Because nothing is boring. We all want something. :smile:

The Bob (2004 ©)
























And I do have a question: What is the reason that people like cheese?
 
  • #1,605
Because it has just as many vowels as consonants.


Is there a way to tell which way electrical current is flowing by taste?
 
  • #1,606
tribdog said:
Is there a way to tell which way electrical current is flowing by taste?
The direction you rotate when the current passes through our tongue.

What is the reason for fuses, I mean really?

The Bob (2004 ©)
 
  • #1,607
The Bob said:
What is the reason for fuses, I mean really?

The Bob (2004 ©)
If there was no such thing as fuses your wiring would be made out of one solid reliable piece of wire, and you would never have the joy of being stranded in the middle of the desert at 3AM trying to use a Wrigley's Gum wrapper to bridge the gap to start your motor.

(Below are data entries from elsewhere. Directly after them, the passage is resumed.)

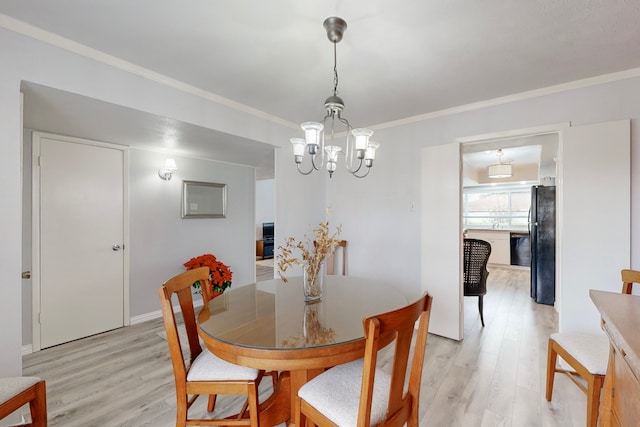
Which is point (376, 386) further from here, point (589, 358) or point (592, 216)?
point (592, 216)

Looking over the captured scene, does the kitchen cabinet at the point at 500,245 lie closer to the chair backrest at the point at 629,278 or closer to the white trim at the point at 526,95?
the white trim at the point at 526,95

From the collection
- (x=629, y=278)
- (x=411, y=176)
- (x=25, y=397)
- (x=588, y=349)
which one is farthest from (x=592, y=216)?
(x=25, y=397)

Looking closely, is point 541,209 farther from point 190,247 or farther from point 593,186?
point 190,247

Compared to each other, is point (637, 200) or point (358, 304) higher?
point (637, 200)

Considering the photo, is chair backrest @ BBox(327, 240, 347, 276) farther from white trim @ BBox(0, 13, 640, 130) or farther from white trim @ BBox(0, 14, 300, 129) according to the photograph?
white trim @ BBox(0, 14, 300, 129)

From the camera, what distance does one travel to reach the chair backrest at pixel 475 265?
3197 mm

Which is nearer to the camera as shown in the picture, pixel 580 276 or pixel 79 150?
pixel 580 276

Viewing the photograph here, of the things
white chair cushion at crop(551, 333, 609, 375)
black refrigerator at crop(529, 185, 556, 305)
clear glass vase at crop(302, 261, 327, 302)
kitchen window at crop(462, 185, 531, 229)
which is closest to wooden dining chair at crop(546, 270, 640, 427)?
white chair cushion at crop(551, 333, 609, 375)

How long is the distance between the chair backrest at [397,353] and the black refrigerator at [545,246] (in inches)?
150

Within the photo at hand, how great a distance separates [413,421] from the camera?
4.25 feet

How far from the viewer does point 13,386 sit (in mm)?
1300

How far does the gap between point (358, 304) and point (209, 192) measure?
3.00 metres

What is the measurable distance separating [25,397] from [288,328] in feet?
3.92

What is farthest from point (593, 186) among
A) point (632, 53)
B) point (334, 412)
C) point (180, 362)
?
point (180, 362)
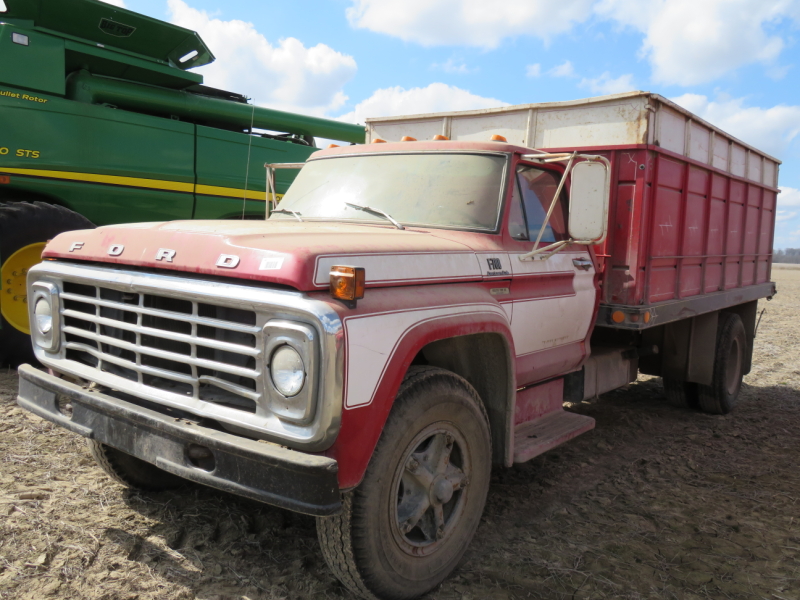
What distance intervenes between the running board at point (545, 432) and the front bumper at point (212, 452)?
1.51m

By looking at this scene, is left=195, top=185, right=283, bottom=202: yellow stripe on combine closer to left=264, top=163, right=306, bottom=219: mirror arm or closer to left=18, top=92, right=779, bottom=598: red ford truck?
left=264, top=163, right=306, bottom=219: mirror arm

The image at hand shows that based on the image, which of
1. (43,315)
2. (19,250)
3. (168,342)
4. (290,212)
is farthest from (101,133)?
(168,342)

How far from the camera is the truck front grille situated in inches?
98.2

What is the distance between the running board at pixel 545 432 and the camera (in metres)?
3.56

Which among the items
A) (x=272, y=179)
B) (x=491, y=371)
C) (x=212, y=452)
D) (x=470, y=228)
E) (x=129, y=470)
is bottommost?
(x=129, y=470)

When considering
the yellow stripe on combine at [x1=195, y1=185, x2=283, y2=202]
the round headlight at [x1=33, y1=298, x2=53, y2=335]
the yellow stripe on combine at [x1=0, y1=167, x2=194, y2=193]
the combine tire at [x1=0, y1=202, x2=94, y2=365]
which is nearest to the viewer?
the round headlight at [x1=33, y1=298, x2=53, y2=335]

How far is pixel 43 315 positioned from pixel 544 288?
2.68 meters

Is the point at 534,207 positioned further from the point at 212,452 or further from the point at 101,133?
the point at 101,133

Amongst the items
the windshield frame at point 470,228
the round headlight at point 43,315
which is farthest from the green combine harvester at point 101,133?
the round headlight at point 43,315

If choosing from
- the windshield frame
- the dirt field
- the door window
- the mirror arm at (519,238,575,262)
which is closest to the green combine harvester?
the dirt field

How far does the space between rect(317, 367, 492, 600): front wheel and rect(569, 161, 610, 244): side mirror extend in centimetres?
111

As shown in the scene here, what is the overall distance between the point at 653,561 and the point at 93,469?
3267 millimetres

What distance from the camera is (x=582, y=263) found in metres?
4.27

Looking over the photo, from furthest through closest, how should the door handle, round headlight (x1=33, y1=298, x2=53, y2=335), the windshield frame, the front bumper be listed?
1. the door handle
2. the windshield frame
3. round headlight (x1=33, y1=298, x2=53, y2=335)
4. the front bumper
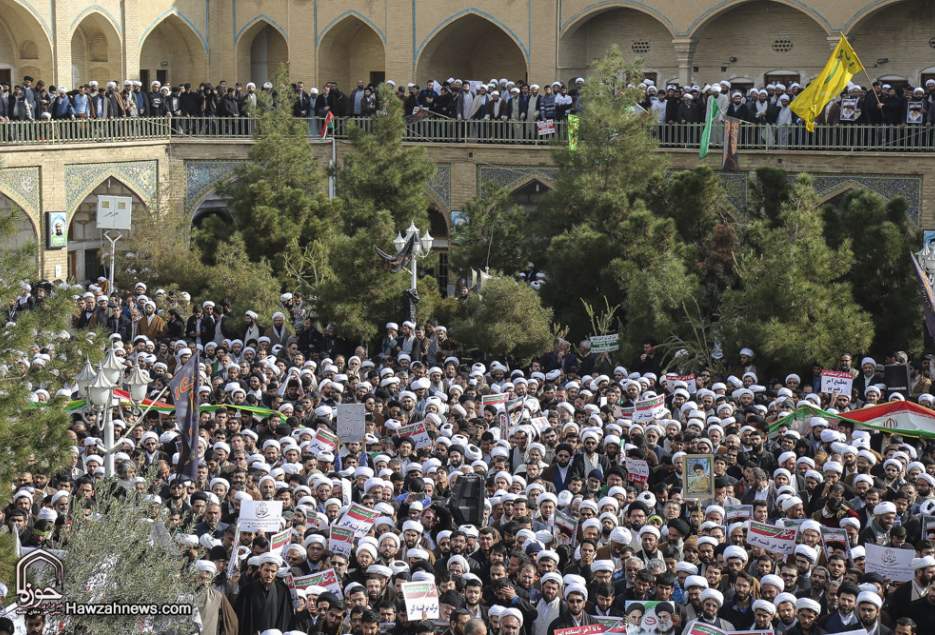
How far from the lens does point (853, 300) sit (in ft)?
55.4

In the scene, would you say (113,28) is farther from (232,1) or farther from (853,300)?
(853,300)

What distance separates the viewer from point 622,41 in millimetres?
27844

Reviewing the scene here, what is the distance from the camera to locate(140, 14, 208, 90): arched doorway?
97.8 ft

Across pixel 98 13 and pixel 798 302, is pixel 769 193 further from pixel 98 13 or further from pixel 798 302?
pixel 98 13

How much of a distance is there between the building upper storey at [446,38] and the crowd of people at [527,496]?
10054 mm

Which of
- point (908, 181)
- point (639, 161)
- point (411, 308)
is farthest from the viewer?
point (908, 181)

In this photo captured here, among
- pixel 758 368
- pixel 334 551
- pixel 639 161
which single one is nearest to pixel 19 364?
pixel 334 551

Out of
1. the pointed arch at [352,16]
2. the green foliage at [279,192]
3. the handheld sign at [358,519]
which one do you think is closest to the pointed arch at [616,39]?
the pointed arch at [352,16]

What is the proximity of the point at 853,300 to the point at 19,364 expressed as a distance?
977 centimetres

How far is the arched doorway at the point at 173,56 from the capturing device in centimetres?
2980

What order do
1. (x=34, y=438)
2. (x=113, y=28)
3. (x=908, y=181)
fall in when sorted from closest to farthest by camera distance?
(x=34, y=438)
(x=908, y=181)
(x=113, y=28)

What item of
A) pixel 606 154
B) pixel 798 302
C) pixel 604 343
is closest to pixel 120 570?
pixel 604 343

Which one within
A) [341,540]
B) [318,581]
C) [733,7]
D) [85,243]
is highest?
[733,7]

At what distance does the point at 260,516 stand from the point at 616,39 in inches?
757
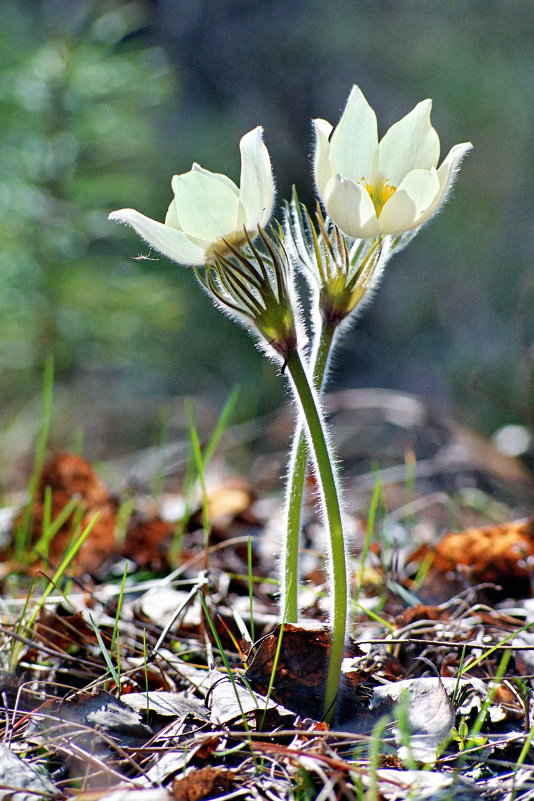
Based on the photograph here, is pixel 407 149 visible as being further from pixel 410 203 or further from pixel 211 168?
pixel 211 168

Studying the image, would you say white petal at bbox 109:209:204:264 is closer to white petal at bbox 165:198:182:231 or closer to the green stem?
white petal at bbox 165:198:182:231

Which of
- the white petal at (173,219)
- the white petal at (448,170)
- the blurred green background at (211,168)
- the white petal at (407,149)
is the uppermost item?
the blurred green background at (211,168)

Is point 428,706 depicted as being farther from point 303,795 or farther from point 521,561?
point 521,561

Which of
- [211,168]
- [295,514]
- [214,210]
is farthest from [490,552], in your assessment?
[211,168]

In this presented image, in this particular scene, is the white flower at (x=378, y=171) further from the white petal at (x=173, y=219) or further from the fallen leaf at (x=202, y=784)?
the fallen leaf at (x=202, y=784)

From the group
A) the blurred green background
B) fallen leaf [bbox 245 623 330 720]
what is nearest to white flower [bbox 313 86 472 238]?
fallen leaf [bbox 245 623 330 720]

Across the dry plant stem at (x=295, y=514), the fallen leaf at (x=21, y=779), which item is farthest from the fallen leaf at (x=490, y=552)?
the fallen leaf at (x=21, y=779)
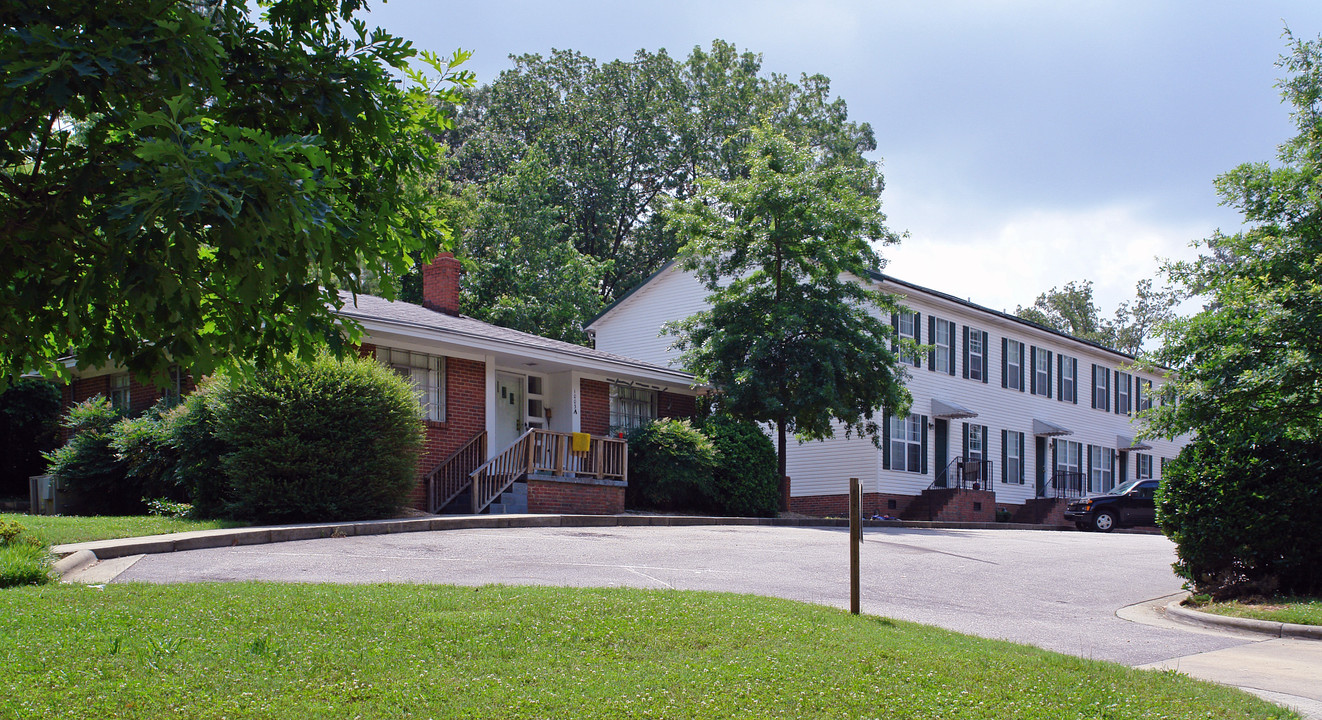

Is the popularity of Everybody Loves Raymond a manifestation of a quantum mechanical paradox?
 
  • #1,608
tribdog said:
Is the popularity of Everybody Loves Raymond a manifestation of a quantum mechanical paradox?

No since that is just an arbitrary name given the show, and its popularity is independant of its name. Realistically, some people out there do infact love the show, so that just means: NOT everybody loves "everybody loves raymond"


If i produced a device which negated the effect of the Earth's gravity on a particular object, it would initially remain stationary relative to the Earth and us, as it would possesses the velocity of the Earth at the moment the device was activated, but since the Earth is spinning on its axis and following a circular orbit around the sun, wouldn't the object (relative to us) start 'flying away' ??
(assuming air resistance is negligible...but if it wasnt negligible and the Earth was moving in a straight line, without spinning, wouldn't the object appear to accelerate as it experienced the resistive forces of the atmosphere? (since it is no longer anchored by gravity?)
...you know i thought this was trying to do a dumb question, but i think i got too into it...
anyway just incase here's a dumb(er) question: would an object approaching the speed of light, as its mass appoached infinty, produce a gravitational field in proportion to its increasing mass??
 
  • #1,609
You are a prisoner in your mind, it is making you think gravity exists. Humans just made it up because we want to climb out of the pit the Earth actually is.

Why can math teachers never use new technology?
 
  • #1,610
It's against union rules.


Do you pronounce the word "pronounce" Pronounce or pronounce?